It seems strange writing to you when I know that you are downstairs but I wanted to talk to you just one last time before I leave and we all know how that goes. I try to say something, to try, as I always have done to get through to you and you just don't care: you're dismissive or more likely cruel and mocking. Whatever. I'm not sure what you're thinking and as you never share, I can't see it being any different. Who am I kidding? I know it's not going to be any different.

I'm hoping that you'll read this letter but I know that won't happen. I'm not even sure why I'm bothering to write. Perhaps it's for me. Yes, that's it. It is for me because I matter and because I can take control of my life and that's what I'm doing now. Taking control away from you by writing this letter.

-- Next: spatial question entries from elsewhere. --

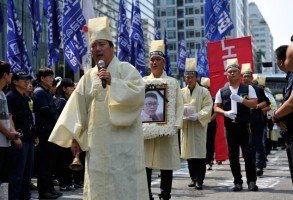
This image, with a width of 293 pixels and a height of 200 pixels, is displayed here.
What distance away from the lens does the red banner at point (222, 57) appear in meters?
11.8

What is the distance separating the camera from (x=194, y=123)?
9867mm

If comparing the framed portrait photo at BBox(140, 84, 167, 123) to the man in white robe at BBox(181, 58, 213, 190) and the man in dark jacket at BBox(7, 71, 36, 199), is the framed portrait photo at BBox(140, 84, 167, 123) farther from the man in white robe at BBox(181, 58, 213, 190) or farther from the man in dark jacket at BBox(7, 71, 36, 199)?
the man in white robe at BBox(181, 58, 213, 190)

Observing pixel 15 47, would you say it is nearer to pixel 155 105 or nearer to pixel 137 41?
pixel 155 105

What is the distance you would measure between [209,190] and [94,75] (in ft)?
14.1

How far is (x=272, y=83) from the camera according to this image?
32.4m

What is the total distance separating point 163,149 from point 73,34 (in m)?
6.83

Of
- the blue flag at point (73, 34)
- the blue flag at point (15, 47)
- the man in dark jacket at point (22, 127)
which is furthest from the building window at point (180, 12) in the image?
the man in dark jacket at point (22, 127)

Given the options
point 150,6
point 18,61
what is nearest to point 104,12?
point 150,6

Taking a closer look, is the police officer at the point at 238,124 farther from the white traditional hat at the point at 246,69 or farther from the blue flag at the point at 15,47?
the blue flag at the point at 15,47

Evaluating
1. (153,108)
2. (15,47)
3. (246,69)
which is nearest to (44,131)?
(153,108)

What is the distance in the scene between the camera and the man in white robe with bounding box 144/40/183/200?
729 cm

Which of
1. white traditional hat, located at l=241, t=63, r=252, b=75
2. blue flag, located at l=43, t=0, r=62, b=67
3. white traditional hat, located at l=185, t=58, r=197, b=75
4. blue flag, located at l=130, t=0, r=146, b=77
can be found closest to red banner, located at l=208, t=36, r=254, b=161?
white traditional hat, located at l=241, t=63, r=252, b=75

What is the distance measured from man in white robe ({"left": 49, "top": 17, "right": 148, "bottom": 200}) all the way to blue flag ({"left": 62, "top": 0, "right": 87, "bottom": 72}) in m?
8.08

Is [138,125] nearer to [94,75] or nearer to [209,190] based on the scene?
[94,75]
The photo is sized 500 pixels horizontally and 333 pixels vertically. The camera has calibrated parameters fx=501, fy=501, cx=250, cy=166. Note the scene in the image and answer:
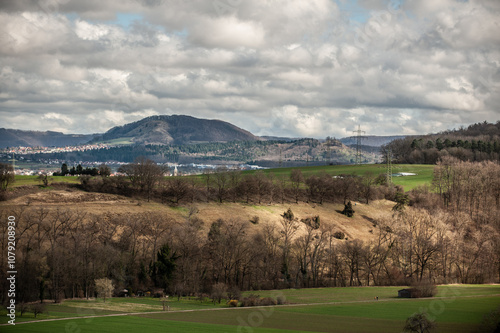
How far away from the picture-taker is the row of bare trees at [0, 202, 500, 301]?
8081 centimetres

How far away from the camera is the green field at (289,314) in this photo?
5969cm

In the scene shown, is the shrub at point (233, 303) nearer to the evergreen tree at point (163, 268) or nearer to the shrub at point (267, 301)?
the shrub at point (267, 301)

You know, I wrote that you don't share but I am wrong. You do. You share all the time. Too much. You shared about that time that you slept with Uncle Matthew and how you'd only done it to get back at Dad for going to that car show instead of taking you to the theatre. About how "he deserved it" and how you cackled "and so did your dad".

You shared about how you'd known how much I'd like to have that Sindy* doll, the one with the pink tailored outfit and the white accessories that we'd seen in the shop window on the way back from the dentist and how you'd seen how delighted I was when you'd told me that that would be the perfect present for a seven year old girl whose birthday was coming up. You shared about how the anticipation for that day was more than mine because you couldn't wait to see the look on my face when I opened the wrapping paper and discovered a set of toy cars. You even shared how you had searched for the same size box as the doll to make the deceit "more juicy". "You should have seen your face!' you said, like it was the best joke in the world and not the most crushing moment of my young life. You shared this later, of course, not at the time and did it with relish.

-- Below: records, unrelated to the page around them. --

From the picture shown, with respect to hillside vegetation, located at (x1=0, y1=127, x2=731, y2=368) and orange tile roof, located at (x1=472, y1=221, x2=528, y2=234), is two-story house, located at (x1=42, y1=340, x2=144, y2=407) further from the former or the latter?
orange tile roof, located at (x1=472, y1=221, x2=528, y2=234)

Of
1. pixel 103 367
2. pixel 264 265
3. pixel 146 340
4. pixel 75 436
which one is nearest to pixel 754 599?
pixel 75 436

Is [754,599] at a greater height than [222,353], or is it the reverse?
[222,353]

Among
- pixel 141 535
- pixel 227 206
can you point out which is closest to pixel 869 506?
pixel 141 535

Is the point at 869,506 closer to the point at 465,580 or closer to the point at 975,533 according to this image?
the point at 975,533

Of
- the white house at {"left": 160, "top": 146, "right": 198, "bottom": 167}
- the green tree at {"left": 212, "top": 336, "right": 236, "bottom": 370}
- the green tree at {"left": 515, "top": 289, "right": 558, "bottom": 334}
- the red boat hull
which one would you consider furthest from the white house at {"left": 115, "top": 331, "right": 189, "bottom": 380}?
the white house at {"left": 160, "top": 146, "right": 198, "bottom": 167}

You shared how much you hated being a mother. But only to me.

What you didn't share was any affection or, at least, not to me. You were also so careful not to touch me. Never physical. Never. Dad would always spring to your defence. Such a good man. I don't think that he had any clue what you were really like, but then you know that, don't you? You did everything that you could to make sure that he only ever saw one version of you. Do you know that one of the last things that he said to me was "Look after your mother, will you?" Ha! Laughable.

I never told him about the doll. I think it was just before my eighth birthday and we were driving somewhere, just me and him, probably to see an old aunty or to go for a walk by the river. The shared interests that Dad and I had beyond family and nature hadn't been introduced quite yet. He asked me what I would like for my birthday. The image of the Sindy doll flashed into my head, I remember, at the time. I still longed for that doll. It was the pinnacle of my wants for years beyond my childhood. She was so pristine, in her box - so pretty, so perfect. Safe.

I was just about to tell him when he said, "I know that your mother went to great lengths last year to get you those cars. I have to say that I was surprised that you wanted those as you'd never shown an interest before. But your mother knows you better than I do and insisted that they would be the just the thing. She said that you'd seen them in a window coming back from the dentist and your face had lit up. She said it was a memory that would live on and on in her heart. Said that it must have been a reminder of all our trips out together." I remember that he turned to look at me, smiling and I shut up.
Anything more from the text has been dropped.